Since Donald Trump left the White House, some folks have forgotten what Georgia is, politically speaking. Maybe it’s easy to conflate Atlanta—what Wakanda would look like if Vibranium deposits were found underneath an American city—with the rest of the state, which largely looks like Marjorie Taylor Green’s version of utopia. Maybe it’s the fact that the state’s most famous politicians of late are a U.S. Senator and gubernatorial nominee who have, in a matter of two election cycles, normalized the idea of statewide Black political representation in the South.
And maybe that’s what makes the most recent polls coming out of Georgia so disturbing. With just two weeks left before the final votes are cast, Rev. Raphael Warnock is in a dead heat for his U.S. Senate seat with Republican Herschel Walker, who’s better suited to win a contest for most unqualified candidate for elected office in history than one for U.S. Senate. Democrat Stacey Abrams is still polling several points behind Republican Gov. Brian Kemp. It’s totally possible that without maximum voter turnout from their bases, either candidate, or both, could lose.
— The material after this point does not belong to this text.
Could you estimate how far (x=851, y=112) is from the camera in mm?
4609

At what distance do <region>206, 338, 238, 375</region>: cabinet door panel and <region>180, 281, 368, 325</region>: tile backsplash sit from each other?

In the before, that would’ve been an inevitability, and not one that was all that consequential. After all, Georgia was the state that gave us Newt Gingrich (look him up, kids) and exactly zero Black representation at the statewide level. Today, the game has changed. Warnock’s opponent wants to see abortion—a thing he’s allegedly reimbursed a woman for doing—outlawed nationally, and could hand the the GOP the control in Congress it needs to do so. Abrams’ opponent signed a restrictive new voting law that mirrors regressive restrictions put in place by Republicans in other states around the country.
Stakes is high.
Georgia voters have exactly 15 days left to remember that the decisions made in the last election weren’t permanent. U.S. Senator Herschel Walker is a very real possibility, and if that happens, the next rest of us have a rough six years coming.